Saturday, February 4, 2012
Afternoon Groceries on my bike.
Pedalling allows me to glide through the world. Freer than most folks stuck in their cars. I feel closer to the trees. I feel every little bump below me. I hear things I'd never heard.
Time is no longer measured by anxious small moments that have deadlines so near you can taste them. Heart pounding and short breaths.
Time is measured by the endless possibility of tomorrow and of the upcoming year. Life is eternal. As long as you feel its Energy. The heart smiles and you breathe fully.
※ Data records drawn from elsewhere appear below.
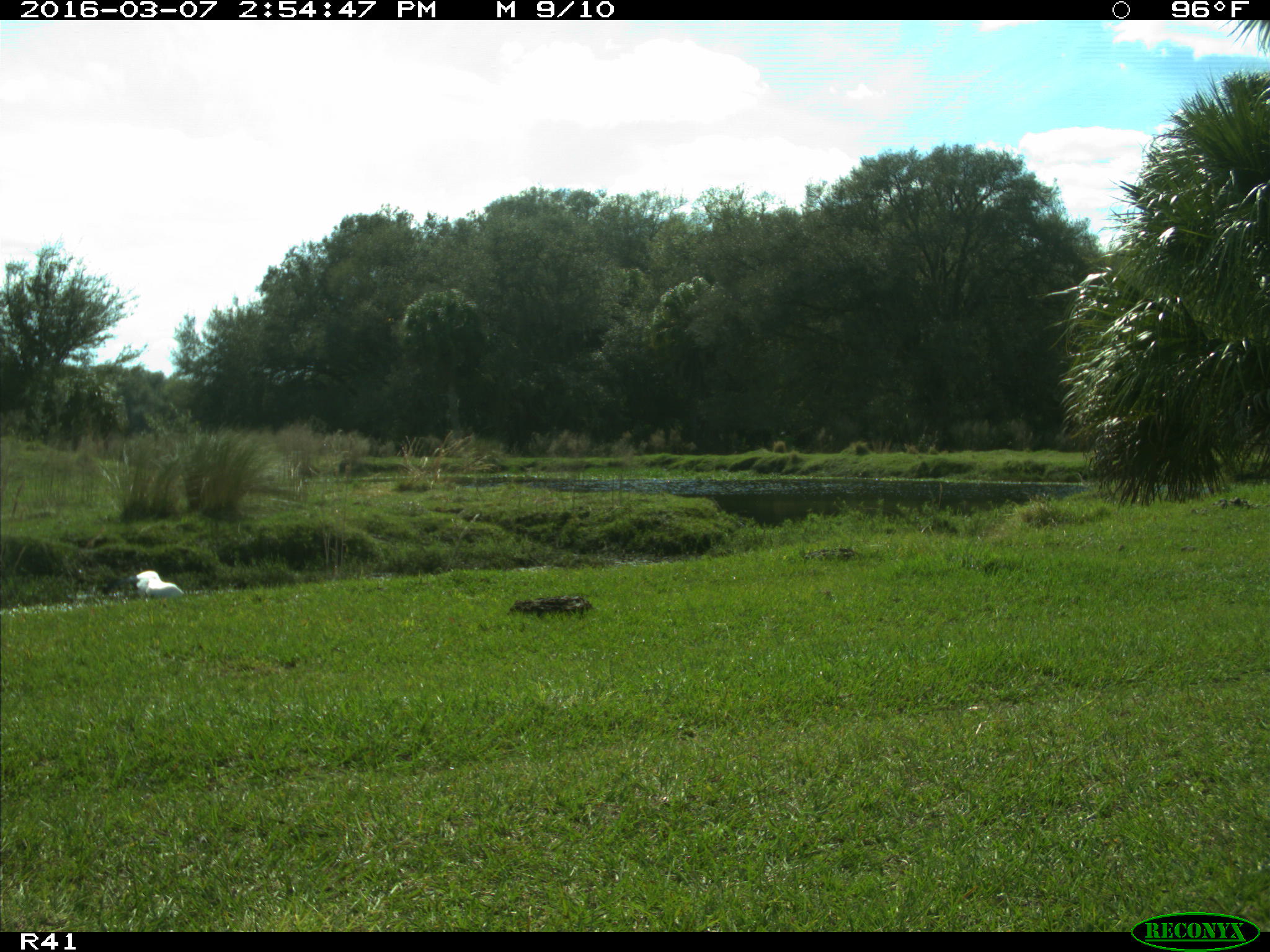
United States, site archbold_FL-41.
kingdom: Animalia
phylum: Chordata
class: Aves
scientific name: Aves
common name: birds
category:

A little girl with hair so blond in a car with her mom stopped at the corner where I was waiting to cross. She was probably 12. Her shy gaze looked up at me, down at her lap, and back up at me. I smiled. She smiled back.
She was me at that age.
A glance in a mirror.
What have I accomplished in 15 years? What have I endured?
I remembered who I was then, a girl that wanted to save the rainforests, play with monkeys. I was going to change the world. And by night I was a ninja.
Possibilities. Growing older closes doors that actually cannot be closed because all we have are windows. It's all about how you choose to see.
I wondered for a moment what the girl thought about me.
Sometimes I feel so connected to my surroundings, it's as though I am them and they are me. Maybe that's why I have so much faith in others.
Easier to get hurt.
I'm so grateful that I get the chance to have a 'bike' kind of life. My days have movement.
Our lives are but a passing wind, from childhood to the last breath. I want to fill my days with love from now on.